- [Instruction]: Copy the lines below verbatim, beginning with the line that includes "Among the illuminated" and continuing to the end; leave out everything before it.
[Begin Dataset excerpts]
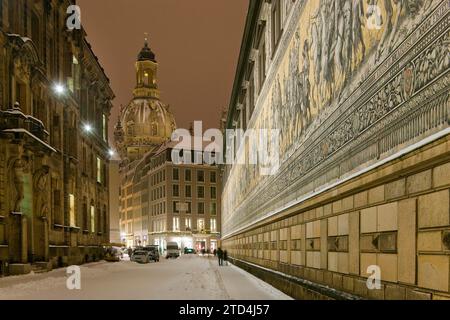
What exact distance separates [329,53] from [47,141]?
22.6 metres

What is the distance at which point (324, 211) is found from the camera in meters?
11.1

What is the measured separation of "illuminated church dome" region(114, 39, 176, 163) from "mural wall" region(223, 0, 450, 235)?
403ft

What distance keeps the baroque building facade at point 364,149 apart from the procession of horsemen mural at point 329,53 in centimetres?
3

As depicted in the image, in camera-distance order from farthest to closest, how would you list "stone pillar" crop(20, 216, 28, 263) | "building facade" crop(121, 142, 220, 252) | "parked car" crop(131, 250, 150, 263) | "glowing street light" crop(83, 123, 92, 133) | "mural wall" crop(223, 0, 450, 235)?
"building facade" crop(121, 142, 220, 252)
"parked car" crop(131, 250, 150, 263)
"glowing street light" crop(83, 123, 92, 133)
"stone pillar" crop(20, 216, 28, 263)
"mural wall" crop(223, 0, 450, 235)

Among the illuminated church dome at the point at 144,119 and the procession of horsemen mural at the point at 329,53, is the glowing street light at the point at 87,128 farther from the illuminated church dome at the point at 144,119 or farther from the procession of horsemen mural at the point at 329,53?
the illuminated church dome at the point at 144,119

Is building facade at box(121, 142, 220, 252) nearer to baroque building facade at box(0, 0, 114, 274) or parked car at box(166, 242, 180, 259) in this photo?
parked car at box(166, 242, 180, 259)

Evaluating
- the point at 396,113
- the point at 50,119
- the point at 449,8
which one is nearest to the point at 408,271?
[End Dataset excerpts]
- [Solution to this exercise]:
Among the illuminated church dome at the point at 144,119 and the procession of horsemen mural at the point at 329,53, is the glowing street light at the point at 87,128 farther from the illuminated church dome at the point at 144,119 or farther from the procession of horsemen mural at the point at 329,53?
the illuminated church dome at the point at 144,119

Is building facade at box(121, 142, 220, 252) nearer to baroque building facade at box(0, 0, 114, 274) or parked car at box(166, 242, 180, 259) in this photo?
parked car at box(166, 242, 180, 259)

Evaluating
- the point at 396,113
- the point at 50,119
- the point at 449,8
which one is nearest to the point at 408,271?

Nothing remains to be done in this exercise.